New Haven’s mayor has begun the process of transferring land to a developer that wants to build 450 new homes in the city’s downtown.

A pair of surface parking lots between State Street and the Amtrak train tracks could be sold for just $1.29 million, according to paperwork filed with New Haven’s equivalent to a city council by Mayor Justin Elicker’s office.

The sale would come with a Development and Land Disposition Agreement between the city and a joint venture of Gilbane Development Company and Xenolith Partners. The New Haven Board of Alders will have to approve the agreement and the land sale.

The companies have proposed to build the 450 new apartments, including 116 affordable housing units and up to 78 units “for working families,” in two side-by-side buildings. At the same time, the city plans to narrow and spruce up State Street to make it more pedestrian-friendly.

The first, 7-story building is expected to break ground in June 2026, with the second, 12-story building expected in spring 2028 once the first is completed.

Gilbane is also part of a joint venture aiming to build a pair of short towers hosting 470 units near New Haven’s main train station. The State Street site is next to the ongoing, block-sized Spinnaker Real Estate Partners-led redevelopment dubbed “Square 10.”
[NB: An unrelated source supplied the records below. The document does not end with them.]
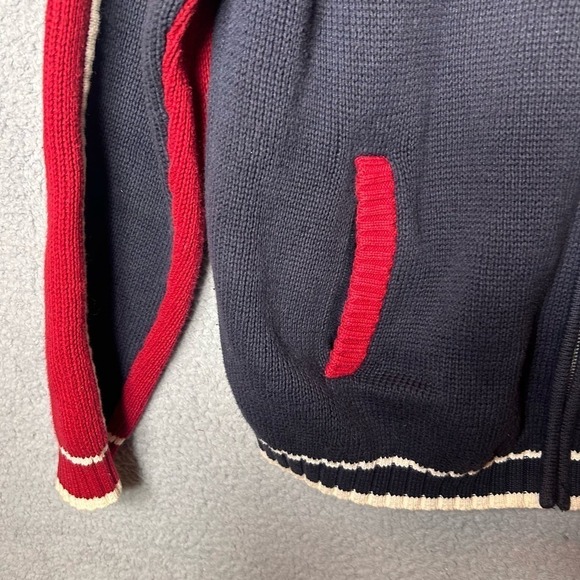Tommy Hilfiger Sweater Mens‎ Large Blue Red Embroidered Spell Out Full Zip VTG - Picture 7 of 13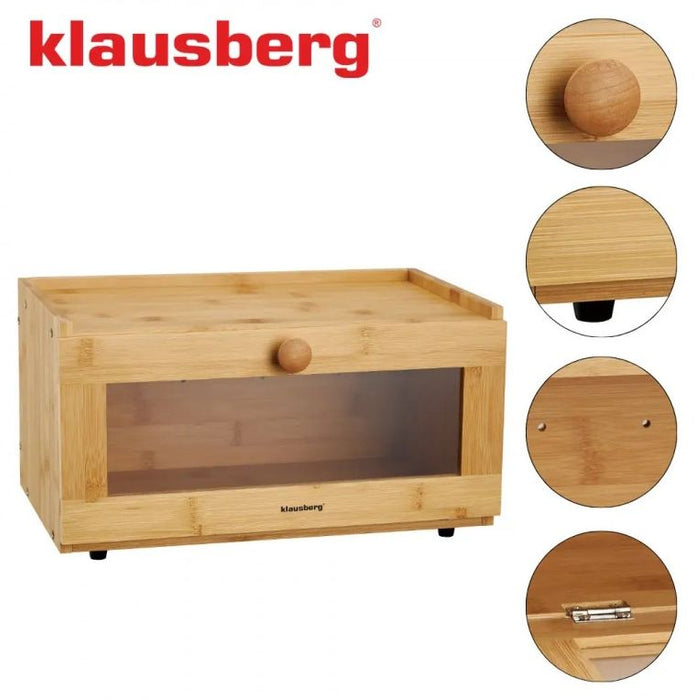 Кутия за хляб Klausberg - KB 7923, 35.5 см, бамбук и акрил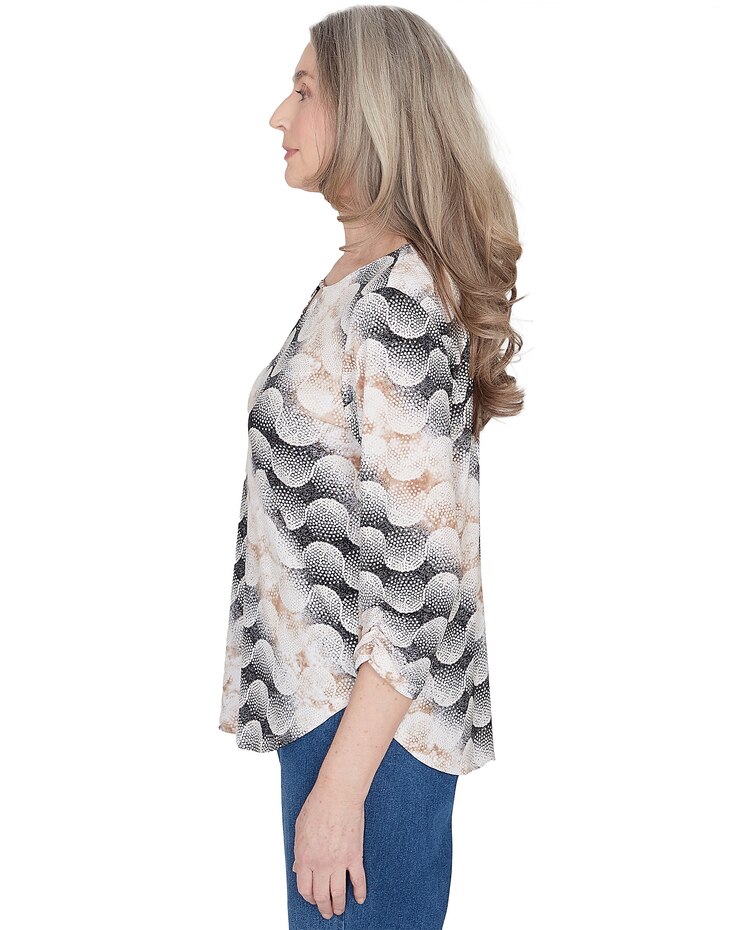 Alfred Dunner® Classics Classic Stripe Dots Top image number 4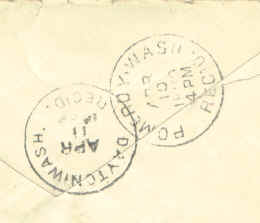 back cancels from 1899 cover from Pataha City, Garfield County, Washington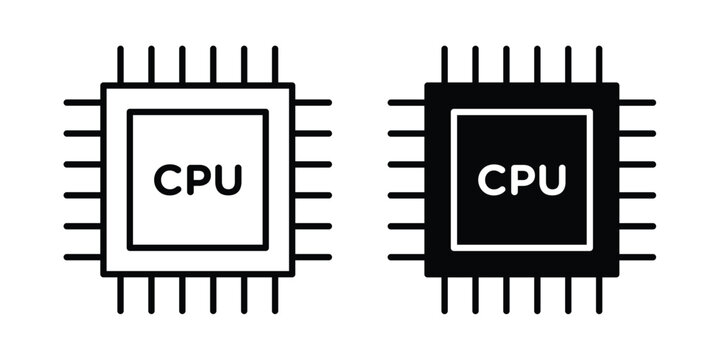 CPU icon strokes and flat black vectors. Illustrations EPS10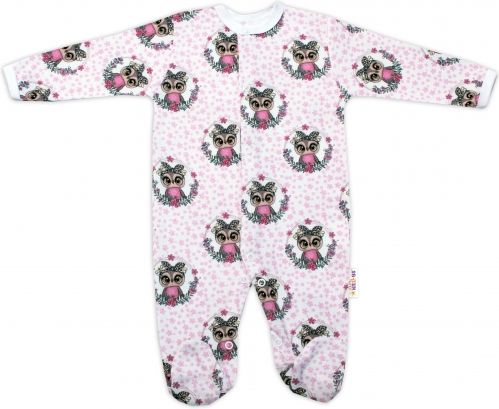 Baby Nellys Kojenecký overálek zapínání uprostřed, Cute Owls - růžová - obrázek 1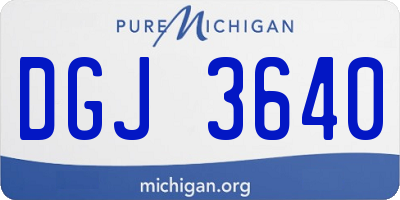 MI license plate DGJ3640
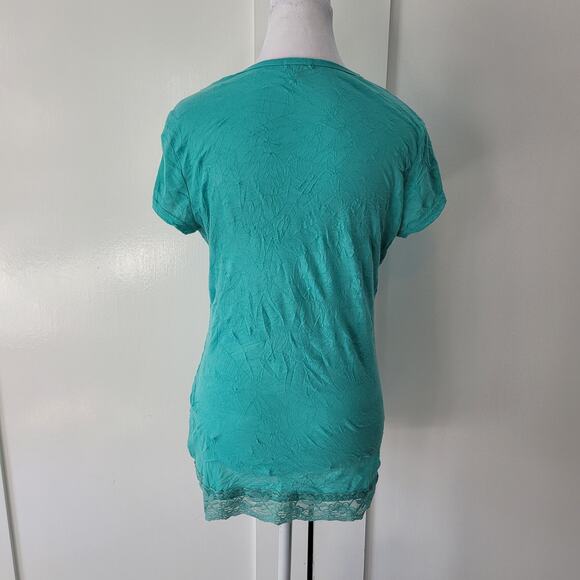 Maurices Size M Teal Crinkle Lace Trim V Neck Top Y2K Feminine Boho - Picture 3 of 9
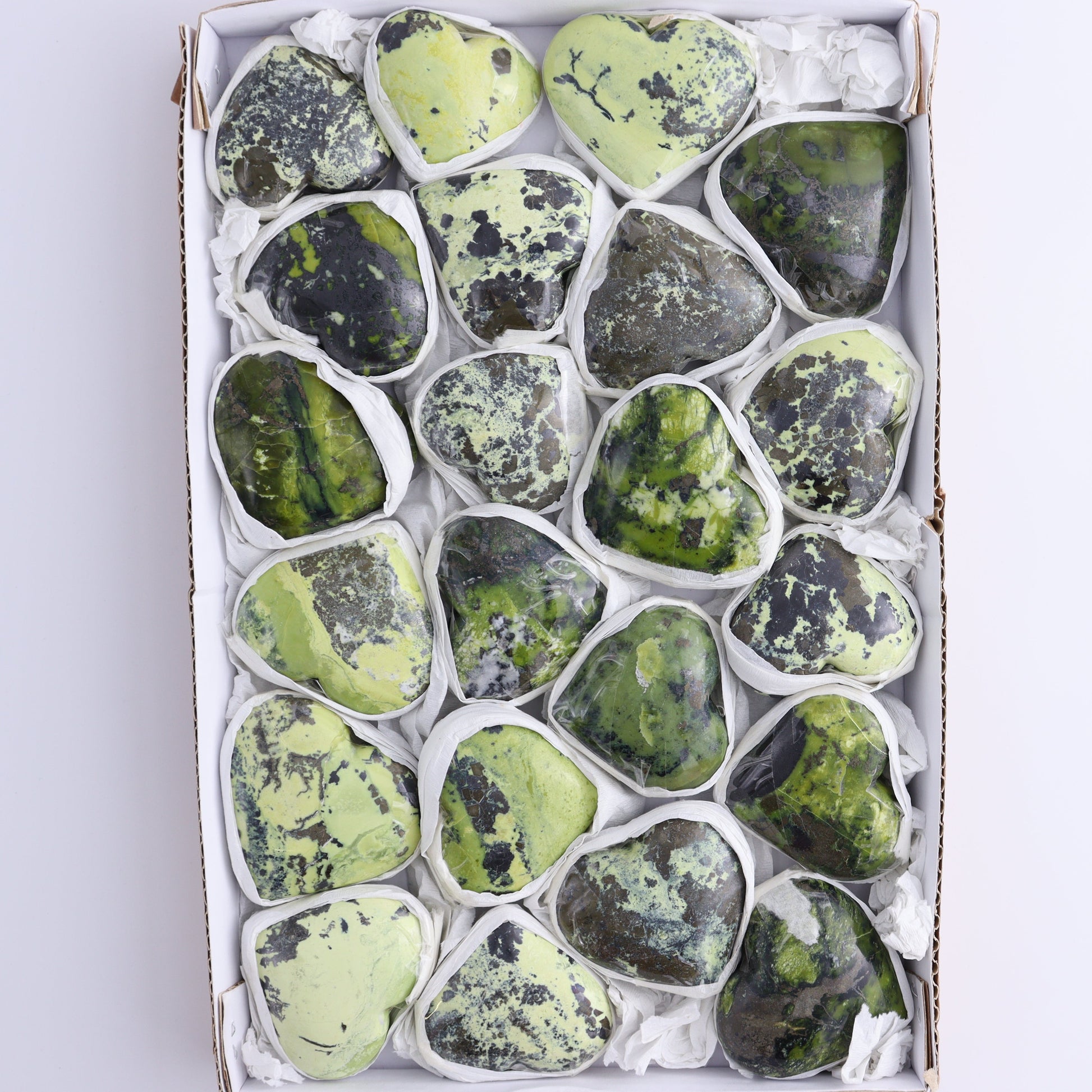 Serpentine Hearts Set of 22 - Expert Wholesale and Supplier of Wholesale Crystals & Bulk Gemstones, ["Hearts","Peru","serpentine"]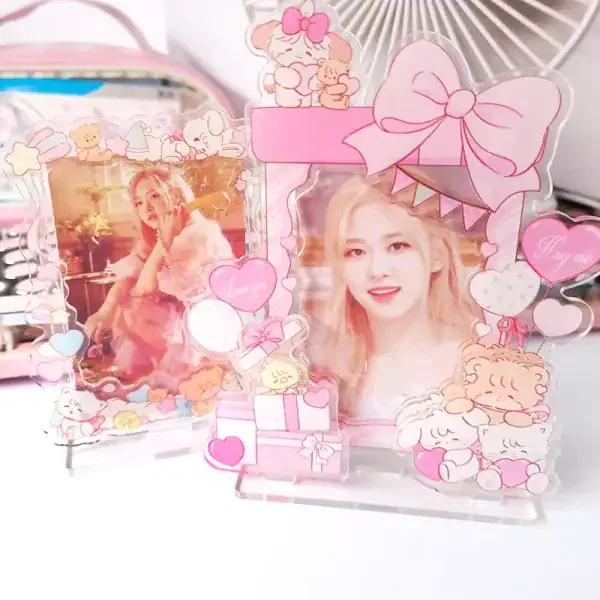 Kawaii Pink Photo Frame Display – Cute Acrylic Desktop Picture Holder - Image 2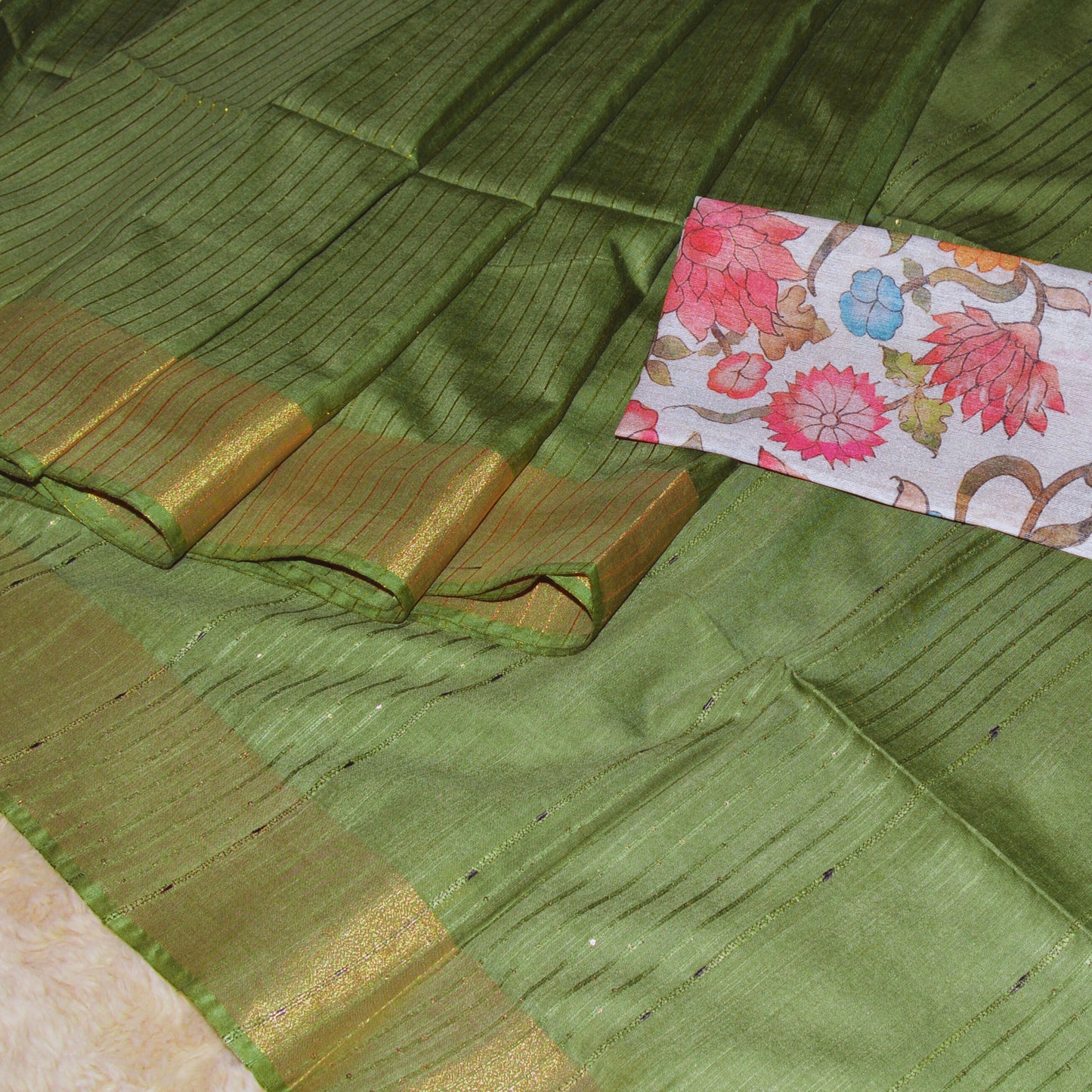 Peach green mooga silk 2 blouse saree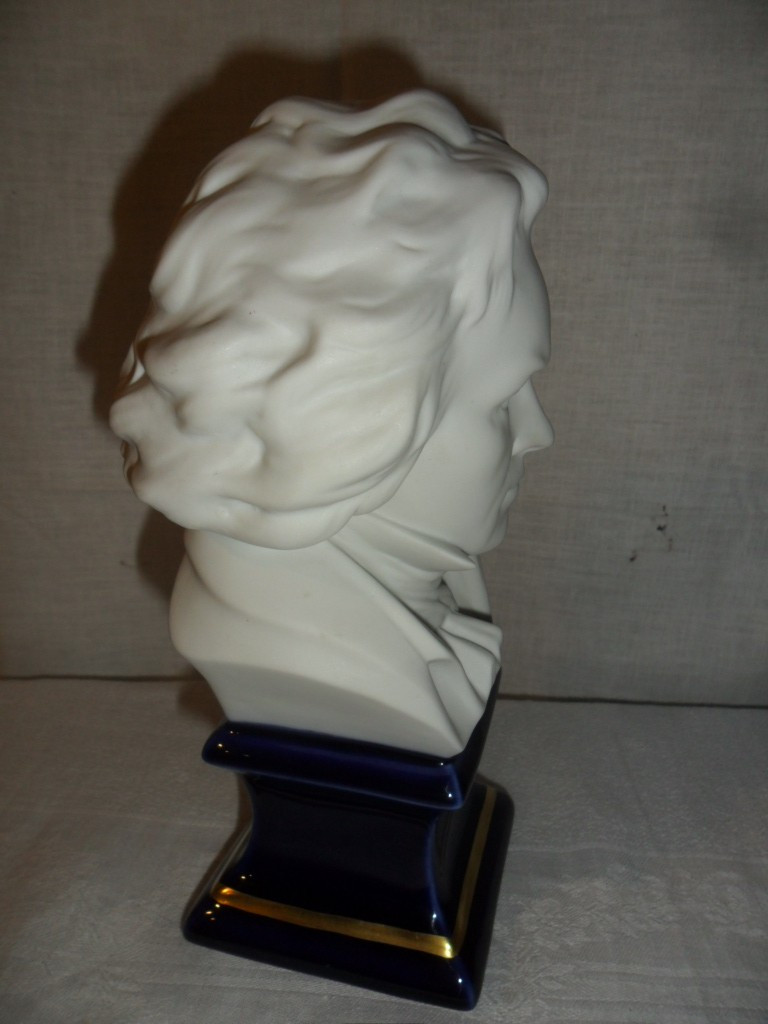 Small Bust Of Beethoven In Limoges Biscuit Porcelain-photo-4
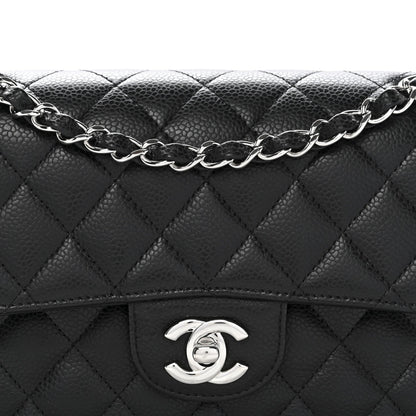 Caviar Quilted Small Double Flap Black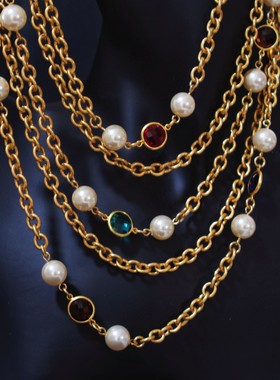 复古多层项链毛衣链女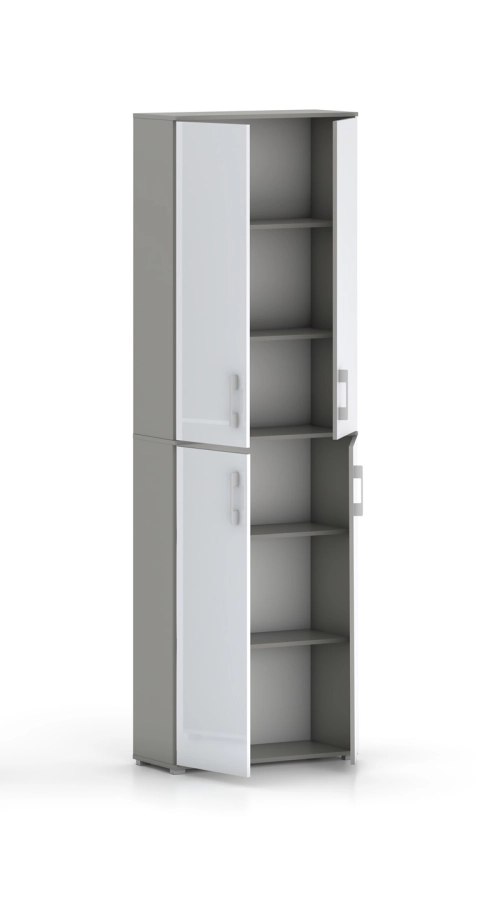 Szafa biurowa Pola 215 - 4D 60cm Szary Arktyczny z frontami w połysku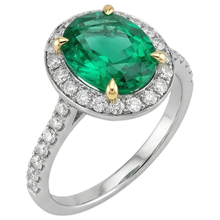 Earth-Mined Colombian Emerald Gemstone Ring 3.50 ct 14K Yellow Gold – front view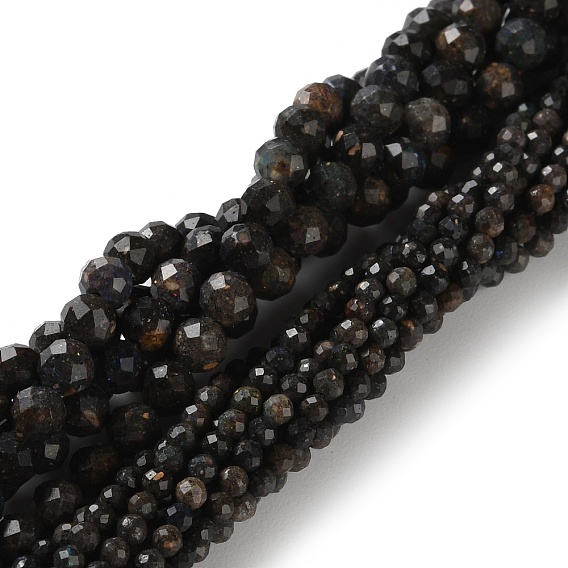 Нити бусин из натурального огненного опала, граненые, круглые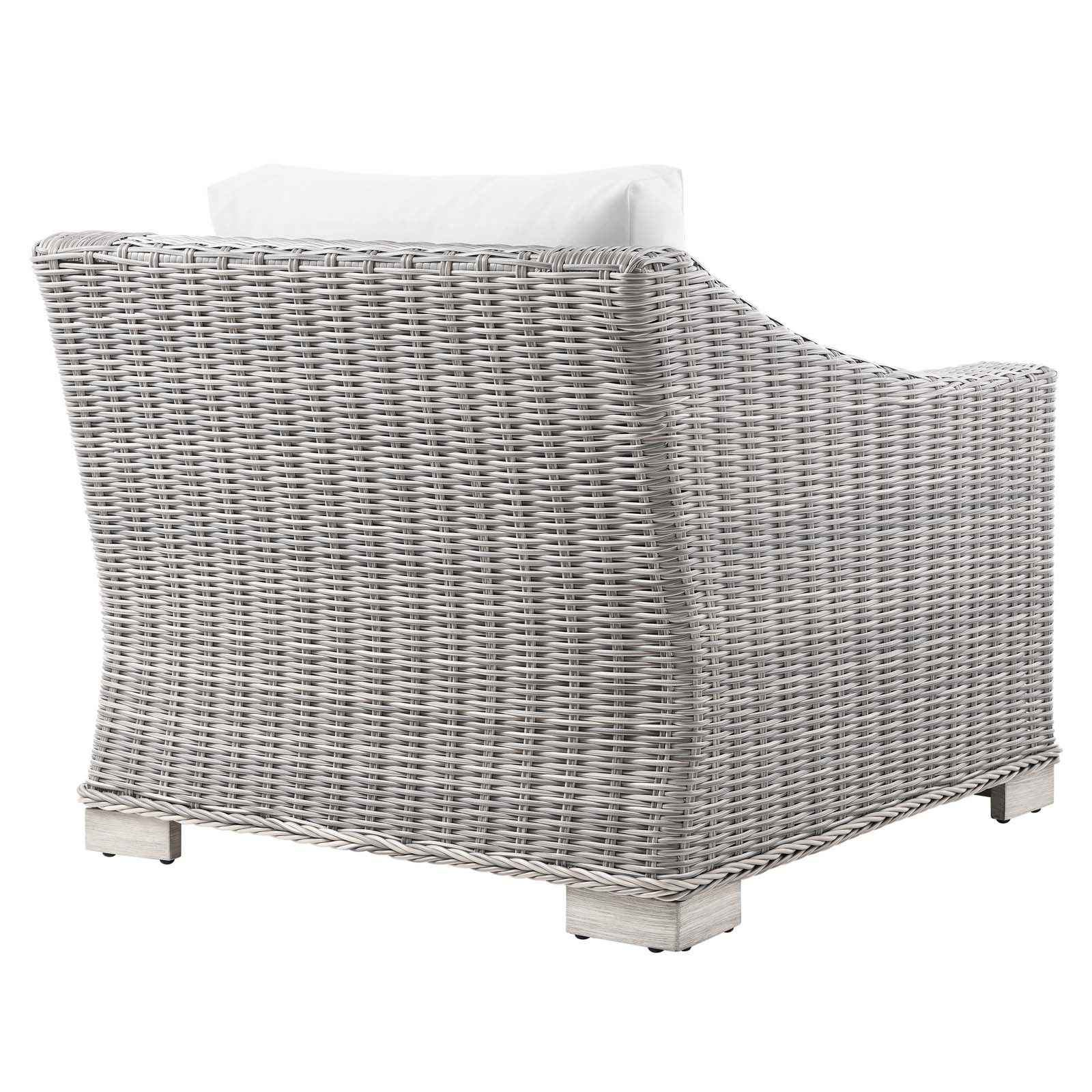 Modway Outdoor Chairs - Conway Outdoor Patio Wicker Rattan Armchair Light Gray White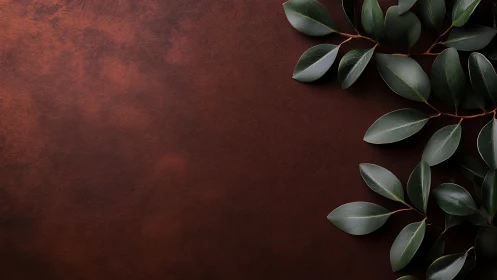 Dark brown textured surface is partially covered by foliage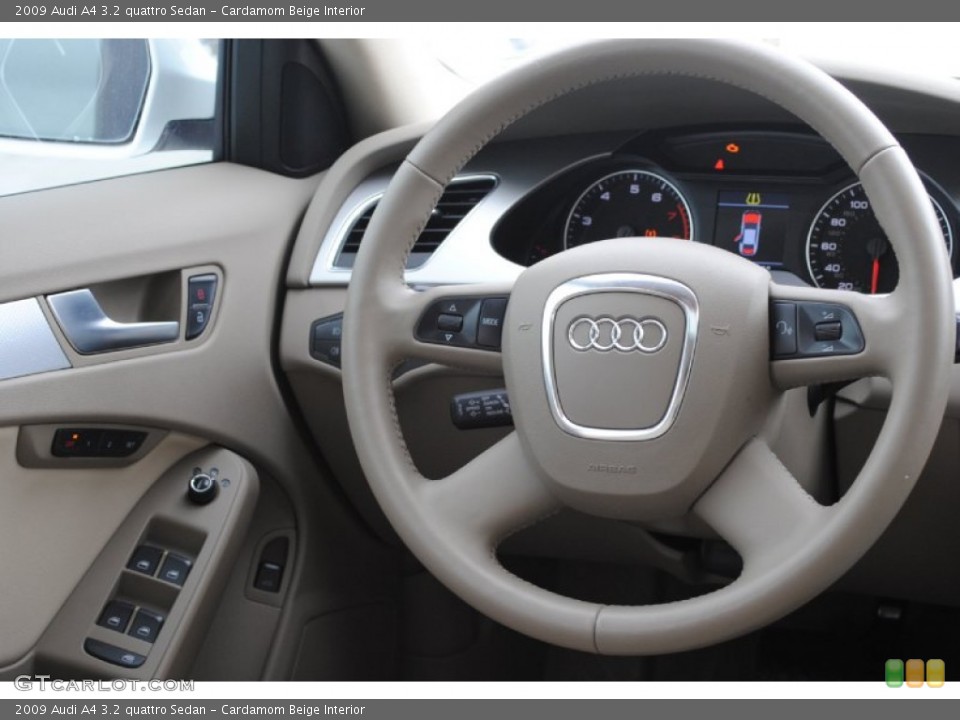 Cardamom Beige Interior Steering Wheel for the 2009 Audi A4 3.2 quattro Sedan #77154023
The parking lots are part of a larger batch of empty, city-and state-owned land offered up for affordable housing. At the same time as it offered the State Street lots, New Haven officials inked a deal with a joint venture of the city’s housing authority and developer LMXD for another set of parcels on George Street that could generate around 175 apartments.

The parcels are a legacy of New Haven’s aggressive experiment in postwar “urban renewal” that saw many properties demolished but never redeveloped.